# DOCUMENT EXTRACT
Handle IOErrors in v2 uploads

2015-12-09 23:16:33 -05:00 · 2015-12-09 23:16:33 -05:00 · 2dcc1f13a6
commit 2dcc1f13a6
parent 35437c9f55
6 changed files with 63 additions and 42 deletions
--- a/endpoints/v2/blob.py
+++ b/endpoints/v2/blob.py
@ -124,8 +124,10 @@ def start_blob_upload(namespace, repo_name):
    return accepted
  else:
    # The user plans to send us the entire body right now
-    uploaded = _upload_chunk(namespace, repo_name, new_upload_uuid)
+    uploaded, error = _upload_chunk(namespace, repo_name, new_upload_uuid)
    uploaded.save()
+    if error:
+      _range_not_satisfiable(uploaded.byte_count)

    return _finish_upload(namespace, repo_name, uploaded, digest)

@ -210,16 +212,16 @@ def _upload_chunk(namespace, repo_name, upload_uuid):
    input_fp = wrap_with_handler(input_fp, found.sha_state.update)

# DATA ROWS

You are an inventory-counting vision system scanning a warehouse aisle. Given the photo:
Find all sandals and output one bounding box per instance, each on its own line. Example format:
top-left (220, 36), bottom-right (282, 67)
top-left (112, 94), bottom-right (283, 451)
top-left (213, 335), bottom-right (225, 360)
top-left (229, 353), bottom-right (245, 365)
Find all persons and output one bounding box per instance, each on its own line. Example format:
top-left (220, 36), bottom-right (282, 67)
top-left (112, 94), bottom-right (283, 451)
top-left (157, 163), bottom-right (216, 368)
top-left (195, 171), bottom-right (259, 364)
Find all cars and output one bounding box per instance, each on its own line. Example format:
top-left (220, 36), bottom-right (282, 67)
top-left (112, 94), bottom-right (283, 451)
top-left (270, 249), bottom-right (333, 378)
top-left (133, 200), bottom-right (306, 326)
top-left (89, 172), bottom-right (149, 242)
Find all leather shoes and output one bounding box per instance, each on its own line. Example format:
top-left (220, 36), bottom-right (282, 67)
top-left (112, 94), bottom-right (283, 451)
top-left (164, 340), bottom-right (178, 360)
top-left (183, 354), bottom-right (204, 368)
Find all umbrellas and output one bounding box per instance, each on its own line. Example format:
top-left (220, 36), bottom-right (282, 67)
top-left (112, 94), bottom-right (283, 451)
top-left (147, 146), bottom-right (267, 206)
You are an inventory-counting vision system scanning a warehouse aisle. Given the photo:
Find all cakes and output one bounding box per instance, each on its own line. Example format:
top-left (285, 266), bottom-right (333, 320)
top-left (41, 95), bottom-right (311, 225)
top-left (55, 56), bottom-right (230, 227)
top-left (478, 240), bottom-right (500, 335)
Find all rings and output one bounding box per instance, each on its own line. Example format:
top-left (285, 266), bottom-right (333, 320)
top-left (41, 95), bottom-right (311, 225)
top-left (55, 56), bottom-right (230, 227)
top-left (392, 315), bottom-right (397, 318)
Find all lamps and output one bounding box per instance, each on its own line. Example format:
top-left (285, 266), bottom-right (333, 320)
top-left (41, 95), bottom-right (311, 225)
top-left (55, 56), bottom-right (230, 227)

# SET PROBLEM 1
How many lines does the commit diff on handling IOErrors in v2 uploads add, and how many does it delete?
# SET PROBLEM 2
Write the next part of the commit diff on handling IOErrors in v2 uploads, starting after its last line.

# EXERCISE ANSWER 1
63 additions and 42 deletions.

# EXERCISE ANSWER 2
    try:
-      length_written, new_metadata = storage.stream_upload_chunk(location_set, upload_uuid,
-                                                                 start_offset, length, input_fp,
-                                                                 found.storage_metadata,
-                                                                 content_type=BLOB_CONTENT_TYPE)
+      length_written, new_metadata, error = storage.stream_upload_chunk(location_set, upload_uuid,
+                                                                        start_offset, length, input_fp,
+                                                                        found.storage_metadata,
+                                                                        content_type=BLOB_CONTENT_TYPE)
    except InvalidChunkException:
      _range_not_satisfiable(found.byte_count)

  found.storage_metadata = new_metadata
  found.byte_count += length_written
-  return found
+  return found, error


 def _finish_upload(namespace, repo_name, upload_obj, expected_digest):
@ -263,9 +265,12 @@ def _finish_upload(namespace, repo_name, upload_obj, expected_digest):
@require_repo_write
@anon_protect
 def upload_chunk(namespace, repo_name, upload_uuid):
-  upload = _upload_chunk(namespace, repo_name, upload_uuid)
+  upload, error = _upload_chunk(namespace, repo_name, upload_uuid)
  upload.save()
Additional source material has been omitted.